* **ASSIGNMENT**
What are the lines, copied exactly, from the one containing "Three curriculum learning" through the last line of the records below, both included?

* **Dataset entries**

··········

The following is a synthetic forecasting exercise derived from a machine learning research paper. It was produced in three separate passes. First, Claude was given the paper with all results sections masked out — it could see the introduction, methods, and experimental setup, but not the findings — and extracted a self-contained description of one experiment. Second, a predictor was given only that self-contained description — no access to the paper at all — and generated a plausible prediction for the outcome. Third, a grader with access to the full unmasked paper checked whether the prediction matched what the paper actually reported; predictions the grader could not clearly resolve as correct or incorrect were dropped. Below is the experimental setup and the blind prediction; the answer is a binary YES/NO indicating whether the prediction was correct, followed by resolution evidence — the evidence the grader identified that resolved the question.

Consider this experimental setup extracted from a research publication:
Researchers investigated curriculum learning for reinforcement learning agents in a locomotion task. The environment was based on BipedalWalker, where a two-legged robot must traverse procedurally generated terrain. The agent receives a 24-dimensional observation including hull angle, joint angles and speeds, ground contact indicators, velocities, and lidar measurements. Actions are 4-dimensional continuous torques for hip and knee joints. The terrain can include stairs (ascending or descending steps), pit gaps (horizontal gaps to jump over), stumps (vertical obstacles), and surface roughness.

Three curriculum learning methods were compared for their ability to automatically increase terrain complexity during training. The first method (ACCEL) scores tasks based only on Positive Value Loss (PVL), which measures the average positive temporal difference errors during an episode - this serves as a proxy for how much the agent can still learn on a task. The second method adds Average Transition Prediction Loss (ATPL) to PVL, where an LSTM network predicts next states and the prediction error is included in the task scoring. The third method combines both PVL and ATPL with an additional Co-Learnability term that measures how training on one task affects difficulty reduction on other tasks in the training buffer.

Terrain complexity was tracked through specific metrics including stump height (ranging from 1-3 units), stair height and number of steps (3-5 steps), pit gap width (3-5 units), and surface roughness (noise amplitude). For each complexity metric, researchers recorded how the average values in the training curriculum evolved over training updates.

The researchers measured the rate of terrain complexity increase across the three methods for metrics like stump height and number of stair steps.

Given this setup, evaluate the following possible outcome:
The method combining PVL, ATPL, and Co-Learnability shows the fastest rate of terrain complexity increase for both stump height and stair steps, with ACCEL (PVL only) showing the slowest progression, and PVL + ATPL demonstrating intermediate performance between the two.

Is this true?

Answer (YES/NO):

··········

* **SOLVED EXERCISE**
Three curriculum learning methods were compared for their ability to automatically increase terrain complexity during training. The first method (ACCEL) scores tasks based only on Positive Value Loss (PVL), which measures the average positive temporal difference errors during an episode - this serves as a proxy for how much the agent can still learn on a task. The second method adds Average Transition Prediction Loss (ATPL) to PVL, where an LSTM network predicts next states and the prediction error is included in the task scoring. The third method combines both PVL and ATPL with an additional Co-Learnability term that measures how training on one task affects difficulty reduction on other tasks in the training buffer.

Terrain complexity was tracked through specific metrics including stump height (ranging from 1-3 units), stair height and number of steps (3-5 steps), pit gap width (3-5 units), and surface roughness (noise amplitude). For each complexity metric, researchers recorded how the average values in the training curriculum evolved over training updates.

The researchers measured the rate of terrain complexity increase across the three methods for metrics like stump height and number of stair steps.

Given this setup, evaluate the following possible outcome:
The method combining PVL, ATPL, and Co-Learnability shows the fastest rate of terrain complexity increase for both stump height and stair steps, with ACCEL (PVL only) showing the slowest progression, and PVL + ATPL demonstrating intermediate performance between the two.

Is this true?

Answer (YES/NO):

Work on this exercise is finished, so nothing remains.